Education /

California Teacher Says She Was Fired for Not Hiding Student's 'Gender Identity' From Parents

A California teacher says that she was fired for refusing to hide her student’s “gender identities” from parents.

Jessica Tapia, a former Jurupa Valley High School teacher, is speaking out about the circumstances surrounding her firing.

According to Tapia, she refused to comply with a 2014 state law that prohibits teachers from discussing a child’s gender identity or sexual preferences with parents — unless the student consents first.

“I said, ‘Are you asking me to lie to parents?’ And they said ‘Yes,'” Tapia said while holding a press conference outside the high school, according to a report from ABC 7.

Tapia said that she believes parents have a right to be involved in what is going on in their children’s lives.

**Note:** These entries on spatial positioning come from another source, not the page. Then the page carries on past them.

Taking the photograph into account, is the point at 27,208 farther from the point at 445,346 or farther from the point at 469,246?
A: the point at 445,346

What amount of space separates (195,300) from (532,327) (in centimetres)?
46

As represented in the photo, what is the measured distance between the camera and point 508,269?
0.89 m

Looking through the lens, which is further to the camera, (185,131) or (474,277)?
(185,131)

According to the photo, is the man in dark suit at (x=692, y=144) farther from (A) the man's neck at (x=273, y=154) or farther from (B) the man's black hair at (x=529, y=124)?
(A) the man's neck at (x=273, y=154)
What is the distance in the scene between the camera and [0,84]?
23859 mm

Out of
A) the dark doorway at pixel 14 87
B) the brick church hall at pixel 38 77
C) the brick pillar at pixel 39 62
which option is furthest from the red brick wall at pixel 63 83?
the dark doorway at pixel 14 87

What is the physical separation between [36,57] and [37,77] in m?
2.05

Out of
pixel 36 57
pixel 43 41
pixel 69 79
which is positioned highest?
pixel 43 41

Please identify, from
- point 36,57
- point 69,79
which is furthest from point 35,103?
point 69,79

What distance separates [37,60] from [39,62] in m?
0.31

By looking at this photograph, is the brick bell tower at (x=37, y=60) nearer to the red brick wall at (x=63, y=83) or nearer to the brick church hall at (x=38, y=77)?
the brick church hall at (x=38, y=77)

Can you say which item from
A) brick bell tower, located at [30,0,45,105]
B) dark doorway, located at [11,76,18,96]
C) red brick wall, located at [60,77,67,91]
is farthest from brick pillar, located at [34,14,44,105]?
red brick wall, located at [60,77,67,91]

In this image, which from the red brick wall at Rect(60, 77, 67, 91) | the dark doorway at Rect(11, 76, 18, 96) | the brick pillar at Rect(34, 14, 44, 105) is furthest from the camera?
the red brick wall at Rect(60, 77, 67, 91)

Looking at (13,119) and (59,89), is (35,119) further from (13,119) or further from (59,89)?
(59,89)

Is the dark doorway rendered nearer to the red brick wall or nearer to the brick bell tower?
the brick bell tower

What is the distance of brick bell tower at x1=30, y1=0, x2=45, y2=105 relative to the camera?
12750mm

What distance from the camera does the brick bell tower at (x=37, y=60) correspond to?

“We are talking about minors. Their brain is not fully developed. The decision-making portal in that brain is not fully developed, and they need their parents at this time for everything,” Tapia said. “Everything they’re going through, mentally, emotionally physically, spiritually, you name it.”

Tapia said that she plans to sue the school for wrongful termination, as they attempted to force her to violate her Christian beliefs.

Riverside Assemblyman Bill Essayli is introducing new legislation to protect parental rights in education. He stood with Tapia during the press conference.

“Concealing information from parents is not only wrong, it’s dangerous and harmful to the emotional and physical safety of trans minors,” Essayli said during the press conference.

Essayli said his proposed legislation will “reset the appropriate relationship between educators and parents, and reaffirm that children are the domain of their parents, not the government.”

The Jurupa Unified School District said in a statement that “all students and staff enjoy the right to privacy under the Constitutions of the United States and California. While individuals may elect to disclose their personal information to the public, the District is prohibited from doing so.”

“The District’s actions related to Ms. Tapia were based on its obligations under current state and federal law which protects student privacy and requires the District to provide a discrimination-free learning environment to students,” the statement continued.